It is Saturday morning, and I am sitting at my laptop with my whipped-cream-topped coffee, when I see this Facebook status:
"I would like to kidnap somebody and take them to a nature place close to my house. Who is free to be whisked away?"
My house is a mess. I mean, really. A mess. There is a pile of laundry at the bottom of the stairs that seems to be only growing. Every kitchen surface has dishes and crumbs. You would be hard pressed to find a piece of empty floor to lay down on. No one is dressed. No one has eaten anything with any nutritional value. Sh*t is generally not together.

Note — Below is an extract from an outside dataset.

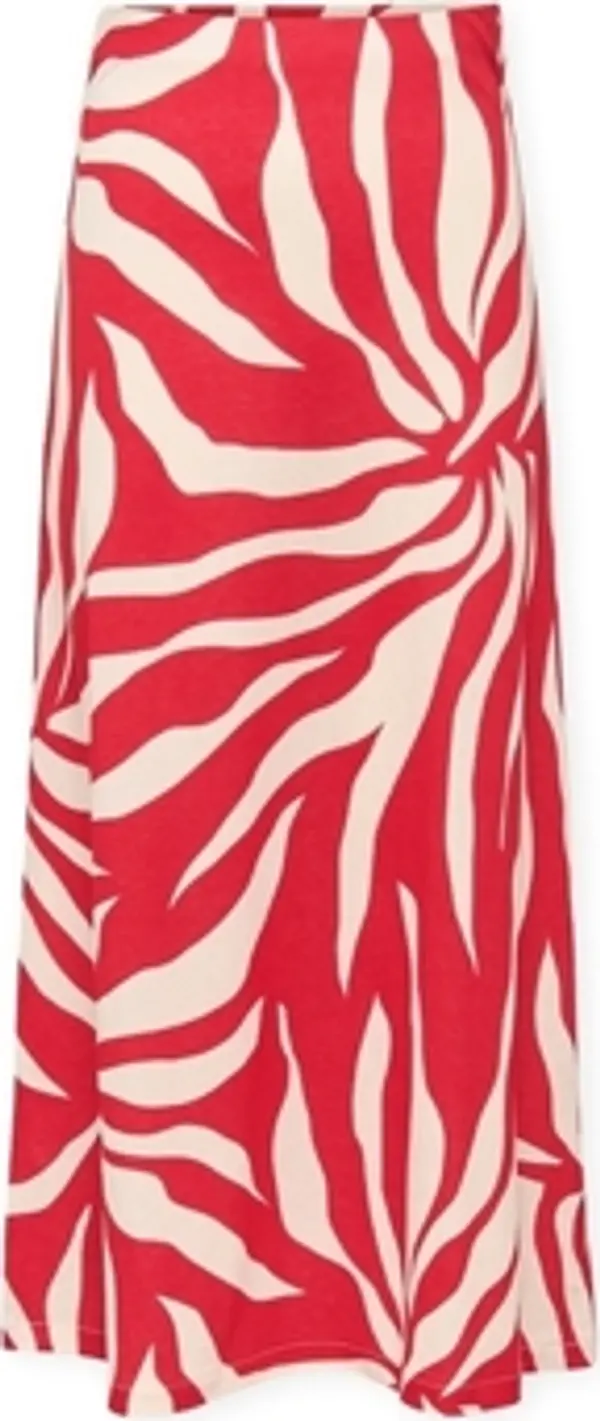 Only Only  Suknje Chigo Sakura Long Skirt - Barbados Cherry  Only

I am torn, once again, between responsibility and the spirit of carpe diem. I find my fingers typing:
"Oh, boy. Me and my kids?"
Carpe Diem wins.
The next hour is marked by dressing, gathering, packing, and buckling little bodies into car seats. Relying on my memory for a few directions given over the phone, I pull out of the driveway very close to on time. Traffic, construction... I arrive at the park just before 11. Thing 1 out of the car, Thing 2 strapped to my back, and into the woods with my friend we go.
All week my nerves have been rattled. So many feelings of swirling upheaval, and no time or space in my own mind to settle. But here, now, surrounded by trees and mud, away from the noise and movement of the city, away from the computer and the phone, I feel my jitters start to fall away. I hear birds. I feel the wind on my face, and see the gently movement of the leaves.
We are not the only ones in the park this morning. Here are a couple boys jumping bikes. There is a fisherman on the banks of the river. A group of 3 runners hurry past. We are not exactly in solitude, and the morning is not marked by perfect peacefulness, either.
Nik on a swing we found, strung simply from a tree with rope. |
But somehow, the conditions don't have to reach perfect serenity to allow me to reap the benefit of being here, in creation in the spring. The birds still sing. The sunlight still filters through the canopy. The river still rushes. These things are undisturbed by the chaotic movements of a 4 year old boy. Undisturbed. Still growing. Still peaceful. And they lead by example.